Définition et caractéristiques générale de la SSS
La définition historique de la salinité est la masse de sel dissous contenu dans un kilogramme d’eau de mer. En pratique, les mesures de salinité de l’eau de mer sont réalisées par une mesure de la conductivité avec laquelle une équivalence a été adoptée par [UNESCO, 1981]. Elle s’appuie sur la relation entre la salinité d’un échantillon d’eau de mer et le rapport de conductivité entre cet échantillon et une solution standard contenant 32.4356g de chlorure de potassium par kilogramme. L’unité de la salinité est alors le « practical salinity scale 1978 » noté, dans la suite de mémoire, pss. Récemment, cette correspondance a été remise en cause ([SCOR/IAPSO Working group 127, 2008]). En effet, le lien entre les mesures de conductivité et la salinité absolue, dépendante de la composition en sel, fait toujours débat. Les scientifiques travaillant sur les satellites SMOS et Aquarius ont cependant vivement recommandé de conserver cette définition de la salinité, ainsi que l’unité pss : la mesure effectuée par télédétection s’appuie sur cette relation entre conductivité et salinité. De même, les chaînes de traitement ont été conçues afin de réaliser l’étalonnage et la validation des mesures satellites par comparaison avec des mesures in situ.
Les cartes climatologiques de SSS (Figure I. 1b) montrent une SSS plus élevée dans l’Océan Atlantique que dans les autres océans et une correspondance générale entre les zones climatologiques de faible SSS et de fortes précipitations.
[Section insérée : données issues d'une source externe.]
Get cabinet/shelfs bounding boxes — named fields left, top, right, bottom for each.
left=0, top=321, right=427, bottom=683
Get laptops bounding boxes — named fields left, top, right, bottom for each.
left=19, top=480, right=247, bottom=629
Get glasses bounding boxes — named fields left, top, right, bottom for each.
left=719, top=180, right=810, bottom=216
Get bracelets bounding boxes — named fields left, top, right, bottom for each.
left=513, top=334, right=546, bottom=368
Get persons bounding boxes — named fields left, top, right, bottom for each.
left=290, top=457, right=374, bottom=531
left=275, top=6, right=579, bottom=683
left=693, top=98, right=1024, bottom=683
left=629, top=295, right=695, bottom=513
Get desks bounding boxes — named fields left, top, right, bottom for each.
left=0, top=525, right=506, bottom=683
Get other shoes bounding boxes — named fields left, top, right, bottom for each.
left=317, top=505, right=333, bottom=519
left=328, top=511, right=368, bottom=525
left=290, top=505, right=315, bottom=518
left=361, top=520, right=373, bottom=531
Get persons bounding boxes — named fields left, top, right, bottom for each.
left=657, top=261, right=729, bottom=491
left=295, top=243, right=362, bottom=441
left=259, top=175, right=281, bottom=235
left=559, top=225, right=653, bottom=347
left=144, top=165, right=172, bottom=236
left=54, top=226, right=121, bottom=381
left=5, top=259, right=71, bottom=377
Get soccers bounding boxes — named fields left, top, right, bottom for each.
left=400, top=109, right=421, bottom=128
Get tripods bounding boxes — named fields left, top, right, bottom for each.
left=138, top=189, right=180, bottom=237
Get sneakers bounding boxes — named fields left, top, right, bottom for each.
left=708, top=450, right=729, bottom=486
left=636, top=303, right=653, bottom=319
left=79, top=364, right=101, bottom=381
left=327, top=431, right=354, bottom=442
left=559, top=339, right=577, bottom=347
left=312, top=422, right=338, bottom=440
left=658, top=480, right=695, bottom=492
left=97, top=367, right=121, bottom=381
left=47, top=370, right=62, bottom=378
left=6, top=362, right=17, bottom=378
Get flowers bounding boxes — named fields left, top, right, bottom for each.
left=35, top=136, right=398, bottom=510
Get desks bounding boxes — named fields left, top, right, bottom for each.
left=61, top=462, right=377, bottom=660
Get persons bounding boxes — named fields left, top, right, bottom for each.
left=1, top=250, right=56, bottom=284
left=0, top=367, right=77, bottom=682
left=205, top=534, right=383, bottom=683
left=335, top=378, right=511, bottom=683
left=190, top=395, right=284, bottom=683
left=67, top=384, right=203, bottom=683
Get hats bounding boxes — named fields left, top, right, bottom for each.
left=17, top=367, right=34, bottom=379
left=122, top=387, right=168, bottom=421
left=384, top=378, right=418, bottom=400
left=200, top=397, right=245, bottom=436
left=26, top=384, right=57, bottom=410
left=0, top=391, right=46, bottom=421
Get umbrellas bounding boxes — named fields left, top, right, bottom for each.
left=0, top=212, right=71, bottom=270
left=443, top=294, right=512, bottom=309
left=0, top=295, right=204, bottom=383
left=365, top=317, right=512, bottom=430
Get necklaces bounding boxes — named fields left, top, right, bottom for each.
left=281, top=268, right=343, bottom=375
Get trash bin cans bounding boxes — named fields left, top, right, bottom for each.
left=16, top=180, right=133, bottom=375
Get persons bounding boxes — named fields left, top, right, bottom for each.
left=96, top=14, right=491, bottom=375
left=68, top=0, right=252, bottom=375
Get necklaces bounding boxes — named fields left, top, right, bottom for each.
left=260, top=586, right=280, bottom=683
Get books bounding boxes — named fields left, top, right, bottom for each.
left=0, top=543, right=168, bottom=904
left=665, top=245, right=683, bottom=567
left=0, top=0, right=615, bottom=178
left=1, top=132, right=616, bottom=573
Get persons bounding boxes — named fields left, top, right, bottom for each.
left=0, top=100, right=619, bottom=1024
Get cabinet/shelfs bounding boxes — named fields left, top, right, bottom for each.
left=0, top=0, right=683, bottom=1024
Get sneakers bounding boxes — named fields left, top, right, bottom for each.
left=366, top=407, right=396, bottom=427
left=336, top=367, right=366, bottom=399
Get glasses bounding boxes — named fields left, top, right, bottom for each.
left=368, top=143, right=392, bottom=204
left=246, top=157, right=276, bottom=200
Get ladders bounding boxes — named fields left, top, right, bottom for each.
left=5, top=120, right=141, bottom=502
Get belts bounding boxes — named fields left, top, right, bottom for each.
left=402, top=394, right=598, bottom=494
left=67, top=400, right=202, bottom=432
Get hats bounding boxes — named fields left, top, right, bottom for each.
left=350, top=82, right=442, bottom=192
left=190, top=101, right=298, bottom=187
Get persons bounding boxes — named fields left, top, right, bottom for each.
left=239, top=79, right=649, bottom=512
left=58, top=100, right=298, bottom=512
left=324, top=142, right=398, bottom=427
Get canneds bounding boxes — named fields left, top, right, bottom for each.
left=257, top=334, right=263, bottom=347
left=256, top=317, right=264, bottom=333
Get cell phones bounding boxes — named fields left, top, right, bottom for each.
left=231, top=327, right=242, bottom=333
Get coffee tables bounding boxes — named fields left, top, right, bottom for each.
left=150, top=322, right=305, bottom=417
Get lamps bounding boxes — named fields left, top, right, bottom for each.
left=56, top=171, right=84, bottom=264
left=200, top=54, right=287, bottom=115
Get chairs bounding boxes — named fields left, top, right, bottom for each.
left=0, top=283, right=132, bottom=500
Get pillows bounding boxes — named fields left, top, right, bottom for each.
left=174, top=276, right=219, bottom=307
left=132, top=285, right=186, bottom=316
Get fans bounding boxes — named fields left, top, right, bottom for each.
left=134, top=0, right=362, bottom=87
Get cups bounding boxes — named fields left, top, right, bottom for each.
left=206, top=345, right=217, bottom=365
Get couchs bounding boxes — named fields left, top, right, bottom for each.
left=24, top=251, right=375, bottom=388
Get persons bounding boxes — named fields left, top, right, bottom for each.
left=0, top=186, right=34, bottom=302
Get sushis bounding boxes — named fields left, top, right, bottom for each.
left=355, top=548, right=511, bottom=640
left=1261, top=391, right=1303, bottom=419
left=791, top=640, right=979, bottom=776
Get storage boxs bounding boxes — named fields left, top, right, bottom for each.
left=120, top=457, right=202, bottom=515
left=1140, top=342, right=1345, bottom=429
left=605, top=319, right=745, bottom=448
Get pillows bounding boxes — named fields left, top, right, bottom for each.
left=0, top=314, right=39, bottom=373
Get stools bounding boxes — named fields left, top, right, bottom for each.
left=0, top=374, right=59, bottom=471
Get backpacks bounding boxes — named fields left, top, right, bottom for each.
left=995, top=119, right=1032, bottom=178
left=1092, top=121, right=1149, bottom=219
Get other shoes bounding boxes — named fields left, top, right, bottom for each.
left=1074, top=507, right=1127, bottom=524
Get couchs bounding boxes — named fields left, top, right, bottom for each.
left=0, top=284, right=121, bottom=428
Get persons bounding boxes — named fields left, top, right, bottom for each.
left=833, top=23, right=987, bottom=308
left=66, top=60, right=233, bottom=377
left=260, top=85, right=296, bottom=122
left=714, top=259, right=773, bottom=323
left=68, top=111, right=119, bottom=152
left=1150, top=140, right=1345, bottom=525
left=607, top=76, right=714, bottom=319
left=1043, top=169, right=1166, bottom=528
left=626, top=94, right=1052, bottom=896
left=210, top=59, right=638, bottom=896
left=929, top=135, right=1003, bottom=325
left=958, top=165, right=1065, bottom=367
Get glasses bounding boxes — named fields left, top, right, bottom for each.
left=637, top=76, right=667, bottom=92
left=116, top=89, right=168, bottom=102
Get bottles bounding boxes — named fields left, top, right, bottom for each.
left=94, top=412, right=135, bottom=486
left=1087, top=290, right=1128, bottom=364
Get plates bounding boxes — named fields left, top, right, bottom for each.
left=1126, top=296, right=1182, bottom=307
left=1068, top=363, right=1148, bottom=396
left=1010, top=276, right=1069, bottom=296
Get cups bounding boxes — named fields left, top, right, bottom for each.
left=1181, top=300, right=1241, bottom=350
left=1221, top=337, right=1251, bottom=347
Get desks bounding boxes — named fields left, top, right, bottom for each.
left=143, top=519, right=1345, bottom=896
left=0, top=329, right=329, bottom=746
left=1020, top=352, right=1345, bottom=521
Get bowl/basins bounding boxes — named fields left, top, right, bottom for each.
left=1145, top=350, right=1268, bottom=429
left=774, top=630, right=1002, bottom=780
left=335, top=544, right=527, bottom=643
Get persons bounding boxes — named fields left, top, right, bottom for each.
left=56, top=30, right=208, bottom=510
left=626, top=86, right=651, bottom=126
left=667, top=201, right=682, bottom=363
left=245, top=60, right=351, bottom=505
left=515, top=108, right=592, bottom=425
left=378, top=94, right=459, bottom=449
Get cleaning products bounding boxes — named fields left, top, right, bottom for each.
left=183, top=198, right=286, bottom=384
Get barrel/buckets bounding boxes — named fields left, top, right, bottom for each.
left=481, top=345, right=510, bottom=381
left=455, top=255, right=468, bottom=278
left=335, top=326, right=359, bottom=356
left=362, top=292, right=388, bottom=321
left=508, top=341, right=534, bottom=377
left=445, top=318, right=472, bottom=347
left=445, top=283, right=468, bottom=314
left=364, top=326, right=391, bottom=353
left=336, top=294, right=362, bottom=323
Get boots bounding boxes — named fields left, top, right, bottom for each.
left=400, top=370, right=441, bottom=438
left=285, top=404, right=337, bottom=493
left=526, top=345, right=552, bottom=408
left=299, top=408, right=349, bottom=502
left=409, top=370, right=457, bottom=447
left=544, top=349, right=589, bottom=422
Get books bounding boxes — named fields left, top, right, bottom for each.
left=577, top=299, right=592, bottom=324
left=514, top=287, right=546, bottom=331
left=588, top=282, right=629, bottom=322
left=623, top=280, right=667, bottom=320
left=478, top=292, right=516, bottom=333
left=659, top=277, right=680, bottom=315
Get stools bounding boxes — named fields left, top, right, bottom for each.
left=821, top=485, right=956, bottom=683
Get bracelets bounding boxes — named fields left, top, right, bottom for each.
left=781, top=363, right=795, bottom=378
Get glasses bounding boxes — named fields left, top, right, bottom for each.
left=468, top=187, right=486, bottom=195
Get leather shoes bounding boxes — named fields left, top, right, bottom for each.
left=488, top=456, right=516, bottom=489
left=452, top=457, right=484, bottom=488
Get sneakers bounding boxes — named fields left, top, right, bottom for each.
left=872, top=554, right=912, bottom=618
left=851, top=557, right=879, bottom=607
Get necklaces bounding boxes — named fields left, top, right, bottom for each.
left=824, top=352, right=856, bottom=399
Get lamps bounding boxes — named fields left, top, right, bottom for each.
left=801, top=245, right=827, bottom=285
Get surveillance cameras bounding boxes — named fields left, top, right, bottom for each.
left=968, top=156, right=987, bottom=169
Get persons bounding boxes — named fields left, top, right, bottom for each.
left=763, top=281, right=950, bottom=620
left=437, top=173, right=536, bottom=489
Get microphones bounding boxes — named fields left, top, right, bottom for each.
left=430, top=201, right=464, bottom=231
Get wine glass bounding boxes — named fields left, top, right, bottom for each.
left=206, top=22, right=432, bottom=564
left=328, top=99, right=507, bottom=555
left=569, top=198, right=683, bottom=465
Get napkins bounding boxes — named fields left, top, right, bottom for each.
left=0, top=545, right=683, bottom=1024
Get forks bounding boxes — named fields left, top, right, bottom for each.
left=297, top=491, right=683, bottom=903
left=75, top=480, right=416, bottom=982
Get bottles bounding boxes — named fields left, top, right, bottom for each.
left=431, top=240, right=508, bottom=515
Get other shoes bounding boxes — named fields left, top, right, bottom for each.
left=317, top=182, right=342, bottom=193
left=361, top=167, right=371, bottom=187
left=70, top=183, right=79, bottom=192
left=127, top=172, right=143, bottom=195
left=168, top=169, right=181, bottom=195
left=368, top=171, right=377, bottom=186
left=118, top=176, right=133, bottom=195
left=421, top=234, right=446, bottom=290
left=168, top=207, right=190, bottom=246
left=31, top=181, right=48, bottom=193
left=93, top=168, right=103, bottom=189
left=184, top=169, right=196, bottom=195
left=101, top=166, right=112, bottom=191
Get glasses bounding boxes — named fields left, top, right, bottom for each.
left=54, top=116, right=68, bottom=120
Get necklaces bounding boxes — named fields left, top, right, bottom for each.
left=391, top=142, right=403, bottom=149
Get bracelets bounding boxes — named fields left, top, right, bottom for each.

Sa valeur moyenne sur l’ensemble du globe est estimée à environ 35 pss, avec une variation pouvant dépasser 15 pss proche des embouchures de fleuves et un maximum supérieur à 40 pss dans la Mer Morte. En plein océan, c’est à dire loin de côtes et des décharges fluviales et en dehors des mers fermées ou semi fermées, la SSS varie entre 32 pss (Pacifique Nord-Est) et 37 pss (Atlantique subtropical Nord).
Motivations pour la mesure de la salinité de surface
La salinité est un paramètre océanographique fondamental car associée à la température, elle permet de déterminer la densité de l’eau de mer, caractéristique majeure de différentes masses d’eau. Les variations de la SSS sont dues aux phénomènes d’évaporation (augmentation de la SSS) et de précipitation (baisse de la SSS), aux décharges fluviales, à la circulation océanique et dans les régions polaires, aux phénomènes de fonte et de formation des glaces. Ces changements sont ensuite transférés à l’océan profond et aux régions avoisinantes par advection ou diffusion.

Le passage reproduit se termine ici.